Background: The Belgian Red Cross develops evidence-based first aid and prevention guidelines for lay people, not only for the Belgian context, but also for other countries, such as India, Nepal and sub-Saharan Africa. A first-aid and prevention manual for sub-Saharan Africa was developed in 2011 and updated in 2016.
Objectives: Cochrane intends to make healthcare decisions better by summarising the best evidence from research into Cochrane reviews, to help informed decision making. The aim of this study was to investigate whether Cochrane reviews are useful for the development of African first-aid and prevention guidelines for lay people.
Methods: A total of 114 PICO questions for 20 topics were addressed for the update of the African first-aid and prevention guidelines. Fifty of these questions (44%) were context-specific interventions for sub-Saharan Africa (e.g. honey as treatment for burns). Search strategies were developed for MEDLINE, Embase and the Cochrane Library, to find systematic reviews and individual studies.

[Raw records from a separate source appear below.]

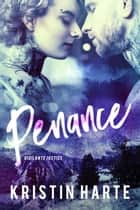Penance - A Small Town Romantic Suspense Novel ebook by Kristin Harte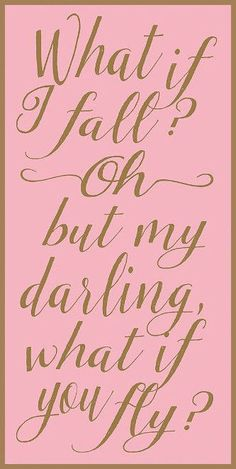 What I I Fall? ~OH~ But My Darling What If You Fly? #quote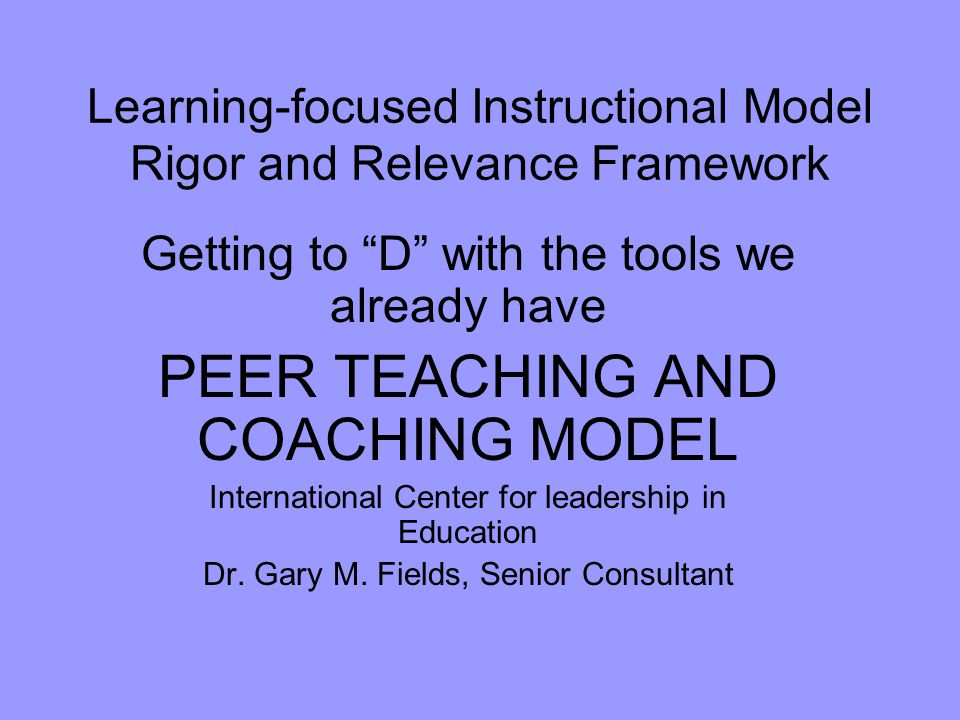 Learning-focused Instructional Model Rigor and Relevance Framework Getting to D with the tools we already have PEER TEACHING AND COACHING MODEL International Center for leadership in Education Dr.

Results: Evidence was found for 86 PICOs (75%), of which 29 PICOs (34%, 9 PICOs on first aid and 20 on prevention) were supported by Cochrane systematic reviews (SRs). Topics best supported by Cochrane SRs were ‘injuries to muscles, joints or limbs’ (71% of the PICOs for this topic were supported by a Cochrane review), ‘diarrhoea’ (45%) and ‘emergency childbirth’ (43%). Nineteen of the 29 PICOs were up-to-date (less than 5 years old) or are considered stable, for 10 PICOs the Cochrane review was outdated (more than 5 years old). For 9 of the 20 topics, no Cochrane SRs were available. These topics include ‘stroke’, ‘choking’, ‘chest discomfort’, ‘severe bleeding and shock’, ‘stings and bites’, ‘eye injuries’, ‘fainting’, ‘fits’ and ‘rash’.
Conclusions: Although some topics are fairly covered by Cochrane SRs, we must conclude that for guidelines aimed at lay people there is still a large gap for which no Cochrane SRs are available, or Cochrane SRs are out-of-date. A closer collaboration between Cochrane review groups and guideline developers would be relevant in order to enhance uptake of Cochrane SRs into practice.